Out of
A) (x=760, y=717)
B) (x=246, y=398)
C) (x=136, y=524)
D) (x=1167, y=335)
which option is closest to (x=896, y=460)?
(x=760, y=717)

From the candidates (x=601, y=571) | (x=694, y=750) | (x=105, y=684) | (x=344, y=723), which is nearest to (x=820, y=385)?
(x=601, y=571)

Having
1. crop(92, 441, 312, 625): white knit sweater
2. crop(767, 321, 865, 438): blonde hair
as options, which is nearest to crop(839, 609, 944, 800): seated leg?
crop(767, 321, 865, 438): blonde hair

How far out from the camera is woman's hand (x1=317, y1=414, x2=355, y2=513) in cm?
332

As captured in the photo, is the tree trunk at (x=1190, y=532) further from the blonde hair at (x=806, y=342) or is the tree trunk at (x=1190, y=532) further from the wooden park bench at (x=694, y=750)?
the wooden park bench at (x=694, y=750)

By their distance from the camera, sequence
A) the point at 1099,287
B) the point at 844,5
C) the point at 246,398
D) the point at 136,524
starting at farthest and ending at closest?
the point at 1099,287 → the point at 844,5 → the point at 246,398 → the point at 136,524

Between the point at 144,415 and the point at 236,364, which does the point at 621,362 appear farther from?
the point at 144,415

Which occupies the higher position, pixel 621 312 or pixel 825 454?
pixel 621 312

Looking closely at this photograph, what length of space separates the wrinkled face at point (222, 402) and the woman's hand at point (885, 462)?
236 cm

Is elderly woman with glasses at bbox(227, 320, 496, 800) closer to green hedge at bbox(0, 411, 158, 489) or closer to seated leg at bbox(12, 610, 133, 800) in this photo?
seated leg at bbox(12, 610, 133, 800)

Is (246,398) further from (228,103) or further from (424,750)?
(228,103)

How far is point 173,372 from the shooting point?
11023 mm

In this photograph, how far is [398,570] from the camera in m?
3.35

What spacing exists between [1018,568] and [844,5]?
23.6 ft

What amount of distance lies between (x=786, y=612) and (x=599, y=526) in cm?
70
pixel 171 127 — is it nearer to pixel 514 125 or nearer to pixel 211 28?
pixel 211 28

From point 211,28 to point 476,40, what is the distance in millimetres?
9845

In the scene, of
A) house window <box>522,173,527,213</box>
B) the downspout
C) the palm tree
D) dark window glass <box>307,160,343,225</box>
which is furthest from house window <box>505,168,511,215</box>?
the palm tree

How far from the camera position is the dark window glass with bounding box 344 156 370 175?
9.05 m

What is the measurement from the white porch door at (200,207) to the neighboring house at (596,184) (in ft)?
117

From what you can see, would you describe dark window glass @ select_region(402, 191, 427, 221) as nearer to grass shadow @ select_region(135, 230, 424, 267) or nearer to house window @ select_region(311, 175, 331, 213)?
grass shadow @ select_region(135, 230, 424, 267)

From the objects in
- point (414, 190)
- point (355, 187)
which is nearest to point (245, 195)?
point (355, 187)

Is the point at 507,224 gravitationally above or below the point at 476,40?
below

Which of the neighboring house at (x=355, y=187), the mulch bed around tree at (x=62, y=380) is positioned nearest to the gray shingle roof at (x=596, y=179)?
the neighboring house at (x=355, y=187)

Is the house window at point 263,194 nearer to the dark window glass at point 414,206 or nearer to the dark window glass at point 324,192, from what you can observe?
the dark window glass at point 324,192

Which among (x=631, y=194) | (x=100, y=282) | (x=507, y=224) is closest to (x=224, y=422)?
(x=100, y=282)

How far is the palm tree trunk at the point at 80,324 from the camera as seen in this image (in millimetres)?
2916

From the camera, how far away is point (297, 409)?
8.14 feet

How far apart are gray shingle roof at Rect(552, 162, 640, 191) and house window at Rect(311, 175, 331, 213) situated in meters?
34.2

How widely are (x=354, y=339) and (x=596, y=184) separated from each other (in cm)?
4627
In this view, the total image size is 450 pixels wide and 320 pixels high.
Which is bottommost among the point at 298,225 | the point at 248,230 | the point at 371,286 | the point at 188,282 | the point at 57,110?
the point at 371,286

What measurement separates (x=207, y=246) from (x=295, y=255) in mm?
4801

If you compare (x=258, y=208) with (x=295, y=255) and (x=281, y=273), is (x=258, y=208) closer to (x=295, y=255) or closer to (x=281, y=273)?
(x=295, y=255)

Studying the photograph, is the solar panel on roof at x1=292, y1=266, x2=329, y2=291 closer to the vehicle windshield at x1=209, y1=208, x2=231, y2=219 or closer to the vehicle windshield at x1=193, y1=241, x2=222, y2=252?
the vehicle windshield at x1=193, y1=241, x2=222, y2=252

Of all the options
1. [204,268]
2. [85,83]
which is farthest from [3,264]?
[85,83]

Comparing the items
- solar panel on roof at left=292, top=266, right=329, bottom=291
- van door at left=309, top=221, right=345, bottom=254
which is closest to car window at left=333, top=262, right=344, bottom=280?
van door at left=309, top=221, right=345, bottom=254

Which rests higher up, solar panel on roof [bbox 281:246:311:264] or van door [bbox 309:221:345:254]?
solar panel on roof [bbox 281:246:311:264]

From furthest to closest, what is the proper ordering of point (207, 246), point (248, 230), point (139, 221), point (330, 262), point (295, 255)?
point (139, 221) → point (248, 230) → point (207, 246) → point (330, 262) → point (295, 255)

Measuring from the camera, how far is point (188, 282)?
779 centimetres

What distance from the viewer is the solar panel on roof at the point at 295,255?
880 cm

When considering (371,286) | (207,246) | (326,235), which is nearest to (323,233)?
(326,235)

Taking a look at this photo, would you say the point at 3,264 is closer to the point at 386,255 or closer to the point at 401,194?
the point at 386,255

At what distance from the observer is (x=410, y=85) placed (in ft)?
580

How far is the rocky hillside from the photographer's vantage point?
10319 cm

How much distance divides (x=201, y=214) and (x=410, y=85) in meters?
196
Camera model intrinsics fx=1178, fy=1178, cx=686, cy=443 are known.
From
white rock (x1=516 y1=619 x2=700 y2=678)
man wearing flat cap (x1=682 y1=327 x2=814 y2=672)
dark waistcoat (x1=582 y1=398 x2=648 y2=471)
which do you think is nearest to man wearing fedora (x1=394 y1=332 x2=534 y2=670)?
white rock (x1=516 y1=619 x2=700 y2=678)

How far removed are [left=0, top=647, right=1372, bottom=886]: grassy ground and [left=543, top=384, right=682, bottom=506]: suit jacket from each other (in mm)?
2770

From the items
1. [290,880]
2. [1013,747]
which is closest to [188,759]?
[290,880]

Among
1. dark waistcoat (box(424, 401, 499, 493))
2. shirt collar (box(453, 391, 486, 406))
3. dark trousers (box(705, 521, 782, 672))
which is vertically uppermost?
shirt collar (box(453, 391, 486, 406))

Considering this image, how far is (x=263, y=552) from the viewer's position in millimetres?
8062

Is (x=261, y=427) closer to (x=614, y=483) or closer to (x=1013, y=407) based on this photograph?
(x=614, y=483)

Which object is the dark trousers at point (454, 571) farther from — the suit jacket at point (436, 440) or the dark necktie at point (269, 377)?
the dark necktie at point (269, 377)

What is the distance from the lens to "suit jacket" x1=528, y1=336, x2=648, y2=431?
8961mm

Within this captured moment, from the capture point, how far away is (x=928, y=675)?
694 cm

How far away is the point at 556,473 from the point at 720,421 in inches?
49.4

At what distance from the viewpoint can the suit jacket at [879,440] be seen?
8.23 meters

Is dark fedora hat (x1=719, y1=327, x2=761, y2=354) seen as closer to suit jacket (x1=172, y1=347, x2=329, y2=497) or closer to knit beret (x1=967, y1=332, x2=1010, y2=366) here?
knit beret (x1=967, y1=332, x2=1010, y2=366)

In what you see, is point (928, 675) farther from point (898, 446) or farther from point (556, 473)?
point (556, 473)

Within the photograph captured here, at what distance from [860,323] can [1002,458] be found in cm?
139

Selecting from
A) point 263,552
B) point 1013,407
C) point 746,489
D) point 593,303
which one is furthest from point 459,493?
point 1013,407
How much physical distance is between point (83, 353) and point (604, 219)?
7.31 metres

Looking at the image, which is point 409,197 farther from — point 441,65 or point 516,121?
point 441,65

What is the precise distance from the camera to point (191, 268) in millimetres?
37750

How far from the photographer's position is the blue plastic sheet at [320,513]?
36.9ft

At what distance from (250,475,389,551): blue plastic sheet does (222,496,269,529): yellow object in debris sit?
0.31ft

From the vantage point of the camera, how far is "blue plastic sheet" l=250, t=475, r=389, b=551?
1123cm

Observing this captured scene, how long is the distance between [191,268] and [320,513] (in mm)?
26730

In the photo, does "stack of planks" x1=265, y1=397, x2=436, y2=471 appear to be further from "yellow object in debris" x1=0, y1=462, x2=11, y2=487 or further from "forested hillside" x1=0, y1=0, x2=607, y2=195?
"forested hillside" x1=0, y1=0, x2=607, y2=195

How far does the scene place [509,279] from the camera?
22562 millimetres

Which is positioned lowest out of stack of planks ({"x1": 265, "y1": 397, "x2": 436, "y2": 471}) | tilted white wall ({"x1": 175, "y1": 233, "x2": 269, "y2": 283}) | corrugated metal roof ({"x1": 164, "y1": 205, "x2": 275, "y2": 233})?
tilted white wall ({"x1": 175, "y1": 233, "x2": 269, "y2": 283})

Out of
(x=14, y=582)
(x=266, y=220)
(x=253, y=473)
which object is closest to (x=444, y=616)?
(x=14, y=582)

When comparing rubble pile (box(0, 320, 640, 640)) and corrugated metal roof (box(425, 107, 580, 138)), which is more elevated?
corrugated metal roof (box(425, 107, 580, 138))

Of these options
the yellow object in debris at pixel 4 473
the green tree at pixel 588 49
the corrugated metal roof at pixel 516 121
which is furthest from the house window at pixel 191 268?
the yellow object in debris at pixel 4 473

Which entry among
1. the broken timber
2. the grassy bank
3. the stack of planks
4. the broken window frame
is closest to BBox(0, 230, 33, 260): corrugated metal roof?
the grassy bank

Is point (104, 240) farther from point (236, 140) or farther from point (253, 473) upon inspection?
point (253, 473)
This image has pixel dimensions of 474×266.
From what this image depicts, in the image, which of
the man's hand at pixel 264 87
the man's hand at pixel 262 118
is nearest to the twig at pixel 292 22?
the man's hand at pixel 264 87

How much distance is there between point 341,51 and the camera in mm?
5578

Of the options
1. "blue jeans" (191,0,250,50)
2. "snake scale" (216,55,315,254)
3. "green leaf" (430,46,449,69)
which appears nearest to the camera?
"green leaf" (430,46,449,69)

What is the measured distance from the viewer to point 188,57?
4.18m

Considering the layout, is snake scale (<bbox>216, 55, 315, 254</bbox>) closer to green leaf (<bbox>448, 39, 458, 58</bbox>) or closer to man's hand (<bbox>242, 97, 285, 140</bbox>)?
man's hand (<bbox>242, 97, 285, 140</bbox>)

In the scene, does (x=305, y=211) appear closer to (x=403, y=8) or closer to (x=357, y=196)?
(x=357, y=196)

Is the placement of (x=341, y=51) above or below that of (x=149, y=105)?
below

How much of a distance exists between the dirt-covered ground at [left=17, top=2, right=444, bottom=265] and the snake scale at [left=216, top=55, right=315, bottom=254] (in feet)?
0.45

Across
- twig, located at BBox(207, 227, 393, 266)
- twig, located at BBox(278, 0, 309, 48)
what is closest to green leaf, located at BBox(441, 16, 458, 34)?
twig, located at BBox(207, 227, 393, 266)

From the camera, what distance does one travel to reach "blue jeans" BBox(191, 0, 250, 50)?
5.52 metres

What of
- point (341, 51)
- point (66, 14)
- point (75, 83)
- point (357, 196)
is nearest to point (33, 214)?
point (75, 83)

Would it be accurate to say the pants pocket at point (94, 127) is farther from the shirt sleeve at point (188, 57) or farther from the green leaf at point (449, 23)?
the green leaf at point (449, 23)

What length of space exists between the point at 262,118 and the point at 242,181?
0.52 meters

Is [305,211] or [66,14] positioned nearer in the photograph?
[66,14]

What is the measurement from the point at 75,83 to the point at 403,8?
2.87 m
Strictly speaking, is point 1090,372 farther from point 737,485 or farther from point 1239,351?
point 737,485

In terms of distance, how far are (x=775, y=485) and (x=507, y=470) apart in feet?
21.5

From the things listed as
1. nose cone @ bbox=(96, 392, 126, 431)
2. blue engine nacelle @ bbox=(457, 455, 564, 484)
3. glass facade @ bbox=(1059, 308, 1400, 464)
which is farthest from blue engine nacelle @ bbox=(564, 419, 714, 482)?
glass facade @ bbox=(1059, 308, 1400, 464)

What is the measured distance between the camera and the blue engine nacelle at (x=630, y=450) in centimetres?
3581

--- GOAL ---
Only the lines from the one that contains "From the camera, what" to the end of the data should be output, exactly as they appear.

--- EXERCISE OUTPUT ---
From the camera, what distance does one travel to reach "blue jeans" BBox(191, 0, 250, 50)?
5.52 metres

What of
- point (341, 51)
- point (66, 14)
- point (75, 83)
- point (357, 196)
is nearest to point (33, 214)?
point (75, 83)

Would it be accurate to say the pants pocket at point (94, 127) is farther from the shirt sleeve at point (188, 57) or farther from the green leaf at point (449, 23)?
the green leaf at point (449, 23)

What length of space exists between the point at 262,118 and the point at 242,181?
0.52 meters

Is [305,211] or [66,14] positioned nearer in the photograph?
[66,14]

What is the measurement from the point at 75,83 to the point at 403,8?
2.87 m
Strictly speaking, is point 1090,372 farther from point 737,485 or farther from point 1239,351?
point 737,485

In terms of distance, how far are (x=775, y=485) and (x=507, y=470) apart in feet?
21.5

From the things listed as
1. nose cone @ bbox=(96, 392, 126, 431)
2. blue engine nacelle @ bbox=(457, 455, 564, 484)
3. glass facade @ bbox=(1059, 308, 1400, 464)
which is farthest from blue engine nacelle @ bbox=(564, 419, 714, 482)?
glass facade @ bbox=(1059, 308, 1400, 464)

What is the measured distance between the camera and the blue engine nacelle at (x=630, y=450) in centimetres?
3581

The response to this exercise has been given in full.